И вскоре я сделался добровольным сыщиком, искателем следов, и был им до тех пор, пока, подчиняясь чреде событий, из наблюдателя сам не превратился в наблюдаемого, из разыскивающего – в прячущегося, из преследователя – в преследуемого. Но до тех пор я все искал; и мое печальное воображение, склонное к тягостным вымыслам – у меня было тяжелое детство и невеселая одинокая юность, – заселило странный сад всевозможными преступлениями, убийствами, смертями. Конечно, я был молод, и когда выпадал солнечный день, особенно радостный среди ноябрьских беспросветных потемок, я смеялся над вымыслами своими; но вот шли туманы с моря, низко опускалось, придушая свет, тяжелое мокрое небо, и я снова слышал, как скребут железом, сдирая следы, трое темных; и снова волновался.

Не знаю, сумел ли бы я найти хоть что-нибудь, если бы сам Норден, гуляя однажды со мной по берегу моря, уже за оградой сада, не указал мне на груду камней, имевших форму пирамиды и скрепленных цементом. Осенние прибои разъели цемент, и кой-какие круглые камни уже повывалились, несколько нарушая правильность формы: быть может, поэтому я и не обратил на нее внимания.

– Видите пирамиду? – сказал Норден. – Хоть и меньше Хеопса, но все же пирамида.

Он засмеялся – чему он постоянно смеялся? – и продолжал:

– Здесь я хотел построить церковь в норманнском стиле.
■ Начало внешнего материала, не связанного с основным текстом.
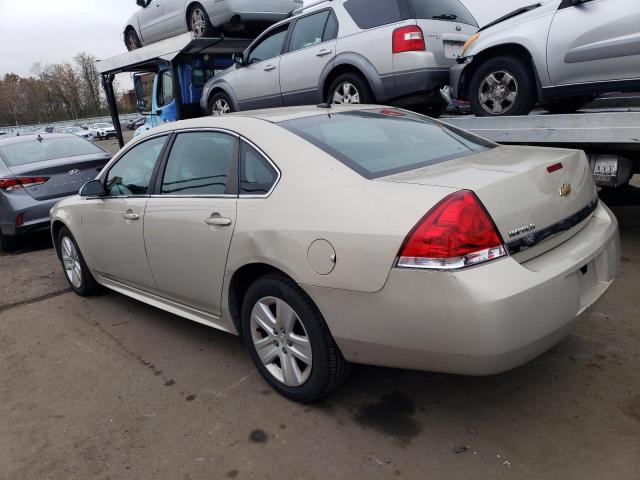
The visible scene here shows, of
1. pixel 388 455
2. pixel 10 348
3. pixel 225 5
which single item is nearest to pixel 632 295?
pixel 388 455

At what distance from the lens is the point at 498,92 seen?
493 centimetres

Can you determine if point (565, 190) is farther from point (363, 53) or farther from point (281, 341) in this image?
point (363, 53)

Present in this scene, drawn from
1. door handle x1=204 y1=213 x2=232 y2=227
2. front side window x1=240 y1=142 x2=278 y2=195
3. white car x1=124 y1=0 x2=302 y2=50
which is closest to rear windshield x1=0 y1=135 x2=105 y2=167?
white car x1=124 y1=0 x2=302 y2=50

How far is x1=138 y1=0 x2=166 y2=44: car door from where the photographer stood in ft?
32.6

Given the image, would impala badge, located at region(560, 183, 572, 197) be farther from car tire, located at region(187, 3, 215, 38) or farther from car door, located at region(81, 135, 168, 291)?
car tire, located at region(187, 3, 215, 38)

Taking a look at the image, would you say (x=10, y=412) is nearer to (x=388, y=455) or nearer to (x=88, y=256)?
(x=88, y=256)

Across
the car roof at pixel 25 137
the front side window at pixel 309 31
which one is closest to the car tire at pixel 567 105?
the front side window at pixel 309 31

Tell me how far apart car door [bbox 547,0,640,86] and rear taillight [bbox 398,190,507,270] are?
2.73 m

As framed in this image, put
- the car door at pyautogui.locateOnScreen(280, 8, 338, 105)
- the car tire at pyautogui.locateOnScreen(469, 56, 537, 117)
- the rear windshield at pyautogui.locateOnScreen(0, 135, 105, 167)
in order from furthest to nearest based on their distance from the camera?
the rear windshield at pyautogui.locateOnScreen(0, 135, 105, 167)
the car door at pyautogui.locateOnScreen(280, 8, 338, 105)
the car tire at pyautogui.locateOnScreen(469, 56, 537, 117)

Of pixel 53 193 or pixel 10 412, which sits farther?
pixel 53 193

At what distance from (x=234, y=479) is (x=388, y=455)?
0.68m

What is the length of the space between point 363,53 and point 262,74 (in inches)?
70.7

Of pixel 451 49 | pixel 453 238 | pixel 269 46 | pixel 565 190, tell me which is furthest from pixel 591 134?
pixel 269 46

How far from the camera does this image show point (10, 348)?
3848 millimetres
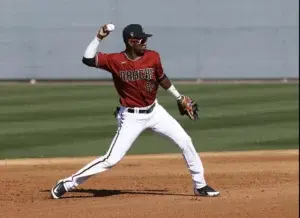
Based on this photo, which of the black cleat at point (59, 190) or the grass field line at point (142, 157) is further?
the grass field line at point (142, 157)

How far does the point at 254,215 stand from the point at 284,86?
1707 cm

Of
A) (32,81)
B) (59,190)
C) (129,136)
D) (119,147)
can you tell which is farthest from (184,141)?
(32,81)

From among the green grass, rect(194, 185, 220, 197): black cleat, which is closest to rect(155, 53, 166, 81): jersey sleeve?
rect(194, 185, 220, 197): black cleat

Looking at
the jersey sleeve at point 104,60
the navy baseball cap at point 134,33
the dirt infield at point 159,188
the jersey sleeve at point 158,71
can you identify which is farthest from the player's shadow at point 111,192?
the navy baseball cap at point 134,33

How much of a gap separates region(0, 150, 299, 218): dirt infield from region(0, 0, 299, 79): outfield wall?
38.3 feet

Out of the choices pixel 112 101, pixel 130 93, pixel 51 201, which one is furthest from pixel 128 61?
pixel 112 101

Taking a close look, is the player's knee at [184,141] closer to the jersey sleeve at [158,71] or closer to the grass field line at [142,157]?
the jersey sleeve at [158,71]

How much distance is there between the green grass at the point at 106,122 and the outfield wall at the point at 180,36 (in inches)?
121

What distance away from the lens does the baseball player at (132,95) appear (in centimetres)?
805

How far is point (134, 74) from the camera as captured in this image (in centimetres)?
806

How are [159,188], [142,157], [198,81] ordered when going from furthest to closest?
[198,81]
[142,157]
[159,188]

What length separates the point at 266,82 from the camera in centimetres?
2575

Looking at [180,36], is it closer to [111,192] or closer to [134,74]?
[111,192]

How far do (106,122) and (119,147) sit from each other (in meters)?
6.98
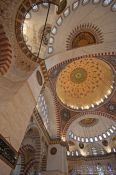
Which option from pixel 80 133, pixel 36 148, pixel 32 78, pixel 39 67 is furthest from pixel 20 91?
pixel 80 133

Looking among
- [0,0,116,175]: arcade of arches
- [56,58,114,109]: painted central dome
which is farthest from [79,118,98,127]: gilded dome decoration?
[56,58,114,109]: painted central dome

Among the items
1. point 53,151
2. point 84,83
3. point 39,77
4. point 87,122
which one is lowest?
point 53,151

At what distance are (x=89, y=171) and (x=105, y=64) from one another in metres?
8.61

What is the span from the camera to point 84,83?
1420cm

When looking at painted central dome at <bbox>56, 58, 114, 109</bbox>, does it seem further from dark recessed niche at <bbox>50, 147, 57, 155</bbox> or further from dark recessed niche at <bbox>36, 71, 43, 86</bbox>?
dark recessed niche at <bbox>36, 71, 43, 86</bbox>

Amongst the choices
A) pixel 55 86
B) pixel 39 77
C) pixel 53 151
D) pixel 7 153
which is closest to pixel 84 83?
pixel 55 86

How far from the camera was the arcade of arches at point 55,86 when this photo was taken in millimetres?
5703

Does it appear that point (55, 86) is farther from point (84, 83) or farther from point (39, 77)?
point (39, 77)

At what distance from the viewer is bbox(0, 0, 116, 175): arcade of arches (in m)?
5.70

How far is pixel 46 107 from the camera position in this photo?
11.8m

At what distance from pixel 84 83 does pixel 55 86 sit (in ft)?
9.76

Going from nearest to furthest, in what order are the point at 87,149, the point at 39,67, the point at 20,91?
the point at 20,91, the point at 39,67, the point at 87,149

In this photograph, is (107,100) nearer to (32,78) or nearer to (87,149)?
(87,149)

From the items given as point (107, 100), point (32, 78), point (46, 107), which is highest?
point (107, 100)
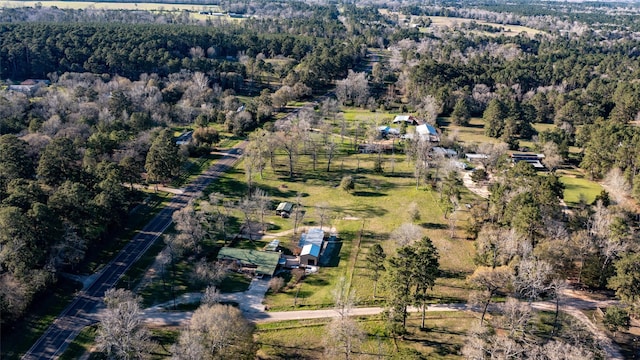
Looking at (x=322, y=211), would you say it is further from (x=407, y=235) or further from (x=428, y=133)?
(x=428, y=133)

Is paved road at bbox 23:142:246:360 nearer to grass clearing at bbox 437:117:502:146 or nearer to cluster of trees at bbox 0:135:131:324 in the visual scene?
cluster of trees at bbox 0:135:131:324

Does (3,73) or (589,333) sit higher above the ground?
(3,73)

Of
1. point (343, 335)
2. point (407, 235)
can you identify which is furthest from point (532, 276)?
point (343, 335)

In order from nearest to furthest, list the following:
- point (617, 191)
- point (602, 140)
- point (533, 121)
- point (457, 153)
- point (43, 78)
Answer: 1. point (617, 191)
2. point (602, 140)
3. point (457, 153)
4. point (533, 121)
5. point (43, 78)

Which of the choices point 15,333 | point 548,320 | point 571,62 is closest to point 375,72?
point 571,62

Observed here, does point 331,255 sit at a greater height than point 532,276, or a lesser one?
lesser

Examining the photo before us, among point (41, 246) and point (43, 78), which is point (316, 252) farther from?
point (43, 78)
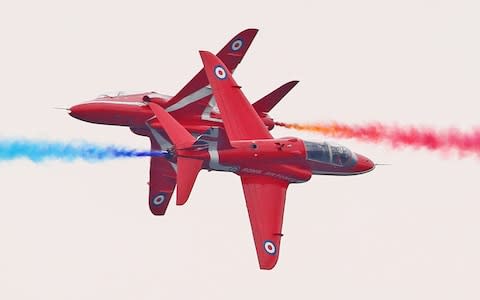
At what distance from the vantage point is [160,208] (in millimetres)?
55094

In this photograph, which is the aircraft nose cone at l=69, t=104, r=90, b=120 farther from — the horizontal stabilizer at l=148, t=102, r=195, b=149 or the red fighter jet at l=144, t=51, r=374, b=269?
the horizontal stabilizer at l=148, t=102, r=195, b=149

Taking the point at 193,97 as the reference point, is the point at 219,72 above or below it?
above

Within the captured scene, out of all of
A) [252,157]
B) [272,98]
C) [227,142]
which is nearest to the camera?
[227,142]

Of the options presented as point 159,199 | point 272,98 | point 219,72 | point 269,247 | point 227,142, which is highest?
point 219,72

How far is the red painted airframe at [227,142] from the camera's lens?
52.3 metres

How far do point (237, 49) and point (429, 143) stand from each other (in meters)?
8.27

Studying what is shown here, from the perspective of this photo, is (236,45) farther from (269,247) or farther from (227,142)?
(269,247)

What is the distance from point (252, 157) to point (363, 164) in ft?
17.8

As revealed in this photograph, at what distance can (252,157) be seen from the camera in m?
52.9

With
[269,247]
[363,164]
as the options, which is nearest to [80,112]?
[269,247]

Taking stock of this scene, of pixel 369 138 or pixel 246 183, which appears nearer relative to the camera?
pixel 246 183

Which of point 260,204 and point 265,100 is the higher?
point 265,100

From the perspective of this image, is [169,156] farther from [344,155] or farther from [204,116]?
[344,155]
Вы любите норманнский стиль? Но мне не позволили… такая узость взглядов!

Я молчал, не зная, что сказать: вообще я не находчив. Он подождал, сколько нужно для ответа или для вопроса, и охотно пояснил:

– Как раз на этом месте был найден труп моей дочери, Елены. Сюда головой, сюда ногами. Она утонула, я, кажется, вам говорил.

– Как же это случилось?

– А как тонут молодые люди? – улыбнулся Норден. – Поехала на лодке кататься одна, поднялся шквал, лодку перевернуло… как это обычно случается?..

Я посмотрел на серое море, покрытое мелкою рябью; кое-где чернели голые большие камни, кое-где вода особенно поблескивала – просвечивало дно.
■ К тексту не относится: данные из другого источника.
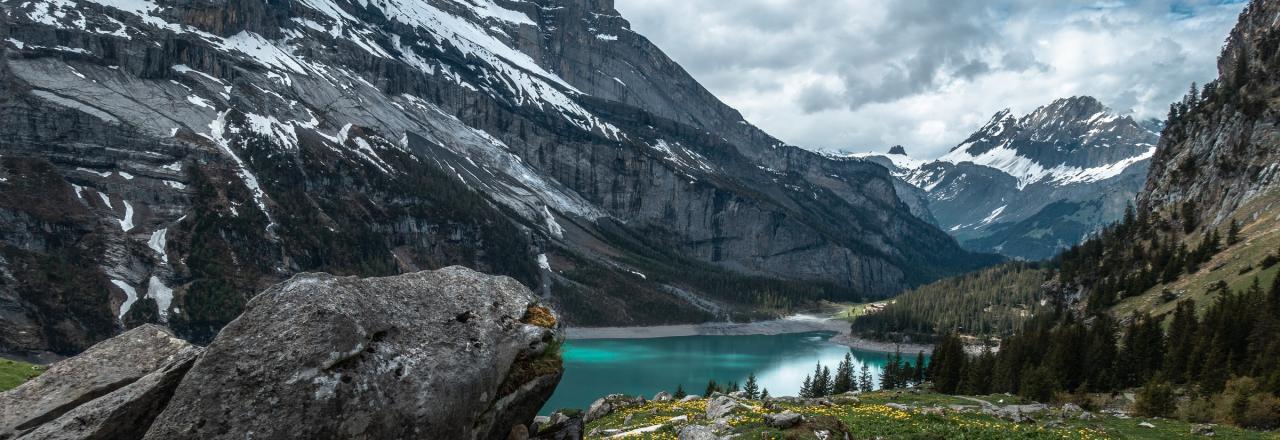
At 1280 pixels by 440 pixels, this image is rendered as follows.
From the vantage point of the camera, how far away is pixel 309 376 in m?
10.6

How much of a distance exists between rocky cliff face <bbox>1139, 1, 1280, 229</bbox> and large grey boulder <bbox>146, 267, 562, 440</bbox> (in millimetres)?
92177

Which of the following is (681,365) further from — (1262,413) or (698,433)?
(698,433)

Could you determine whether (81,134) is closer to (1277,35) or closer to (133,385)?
(133,385)

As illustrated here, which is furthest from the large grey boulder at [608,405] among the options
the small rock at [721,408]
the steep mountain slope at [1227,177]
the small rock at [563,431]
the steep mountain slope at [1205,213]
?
the steep mountain slope at [1227,177]

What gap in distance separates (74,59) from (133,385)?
798 ft

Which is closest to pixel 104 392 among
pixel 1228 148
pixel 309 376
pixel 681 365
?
pixel 309 376

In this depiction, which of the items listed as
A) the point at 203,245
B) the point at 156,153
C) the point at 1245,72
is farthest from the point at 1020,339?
the point at 156,153

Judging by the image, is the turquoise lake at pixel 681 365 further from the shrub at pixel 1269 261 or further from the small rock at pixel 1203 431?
the small rock at pixel 1203 431

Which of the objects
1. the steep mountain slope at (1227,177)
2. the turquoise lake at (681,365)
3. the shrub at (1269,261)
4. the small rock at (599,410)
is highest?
the steep mountain slope at (1227,177)

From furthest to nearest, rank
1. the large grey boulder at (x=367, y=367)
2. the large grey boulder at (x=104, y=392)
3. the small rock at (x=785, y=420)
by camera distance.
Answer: the small rock at (x=785, y=420) → the large grey boulder at (x=104, y=392) → the large grey boulder at (x=367, y=367)

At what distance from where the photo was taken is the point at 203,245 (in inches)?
6624

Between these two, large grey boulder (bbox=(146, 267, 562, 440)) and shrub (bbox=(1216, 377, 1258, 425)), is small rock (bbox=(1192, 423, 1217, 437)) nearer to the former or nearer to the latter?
shrub (bbox=(1216, 377, 1258, 425))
– Здесь очень мелко, – сказал я.

– А она уехала далеко.

– А зачем она уехала далеко?

– А зачем молодые люди уезжают далеко? – засмеялся Норден и крайне любезно коснулся моего локтя. – У меня есть две прекрасные лодки, на зиму мы их прибираем, а весною снова спускаем на воду. Вы любите кататься на лодке?

– А ту лодку тоже прибило на берег?

Норден сперва не понял:

– Какую ту лодку? Ах да, ту? Как же, как же, ее тоже прибило на берег. Но теперь она выкрашена, и ее нельзя узнать: прекрасная прочная лодка. Весной вы сами испробуете ее.
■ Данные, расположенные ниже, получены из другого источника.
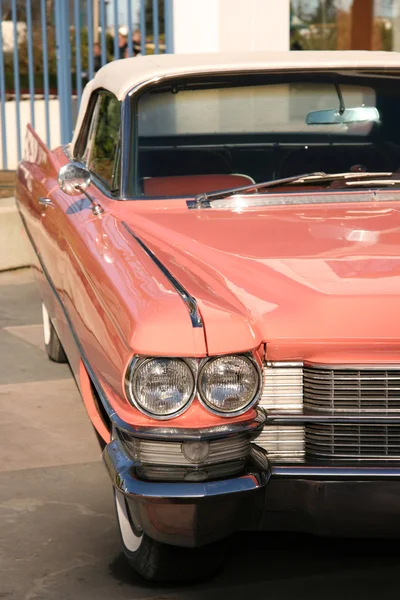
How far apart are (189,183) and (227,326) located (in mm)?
1511

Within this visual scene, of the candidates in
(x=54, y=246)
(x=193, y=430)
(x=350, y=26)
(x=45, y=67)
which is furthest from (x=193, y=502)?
(x=350, y=26)

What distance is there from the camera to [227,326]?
2957 mm

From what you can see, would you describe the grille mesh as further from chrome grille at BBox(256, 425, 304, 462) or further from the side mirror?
the side mirror

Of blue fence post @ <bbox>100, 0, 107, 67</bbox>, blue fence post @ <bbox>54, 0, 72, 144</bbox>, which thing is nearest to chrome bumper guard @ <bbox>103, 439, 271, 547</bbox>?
blue fence post @ <bbox>100, 0, 107, 67</bbox>

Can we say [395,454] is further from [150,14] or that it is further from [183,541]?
[150,14]

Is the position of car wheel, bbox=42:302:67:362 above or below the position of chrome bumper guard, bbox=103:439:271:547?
below

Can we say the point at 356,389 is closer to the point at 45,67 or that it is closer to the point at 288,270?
the point at 288,270

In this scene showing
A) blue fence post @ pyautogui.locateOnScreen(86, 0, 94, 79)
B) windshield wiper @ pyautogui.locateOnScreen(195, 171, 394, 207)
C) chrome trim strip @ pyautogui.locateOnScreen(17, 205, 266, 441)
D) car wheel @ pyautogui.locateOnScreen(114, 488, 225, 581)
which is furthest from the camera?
blue fence post @ pyautogui.locateOnScreen(86, 0, 94, 79)

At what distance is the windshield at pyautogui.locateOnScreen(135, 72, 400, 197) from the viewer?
439cm

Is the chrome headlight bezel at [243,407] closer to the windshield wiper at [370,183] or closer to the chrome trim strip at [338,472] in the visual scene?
the chrome trim strip at [338,472]

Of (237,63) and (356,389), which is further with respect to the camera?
(237,63)

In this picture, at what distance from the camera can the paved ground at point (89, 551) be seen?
3.36 m

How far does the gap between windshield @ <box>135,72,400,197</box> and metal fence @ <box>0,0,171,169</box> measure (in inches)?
154

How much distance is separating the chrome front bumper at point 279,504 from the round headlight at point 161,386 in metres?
0.17
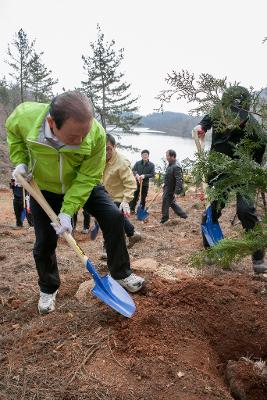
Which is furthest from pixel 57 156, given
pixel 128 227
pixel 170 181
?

После этого разговора, открывшего, как мне казалось, многое, на самом же деле не открывшего ничего, я каждый день рассматривал разрушающуюся пирамиду. Сюда головой, сюда ногами. Но зачем же он, так безжалостно сдирающий следы, перекрасивший в белый цвет лодку, в которой утонула его дочь, зачем он этими камнями закрепил память о погибшей? Минутный порыв или обычная нелогичность, свойственная даже самым последовательным людям?

Не знаю. Я как-то не успел об этом подумать. Все мое внимание захватило море – мне показалось, что оно, именно оно, является главным источником той великой печали, что лежала над людьми и местом этим. Оно было…

2

Но раньше я расскажу о доме и о своей жизни среди этих странных и, несмотря на веселость свою, крайне неприятных и тяжелых людей.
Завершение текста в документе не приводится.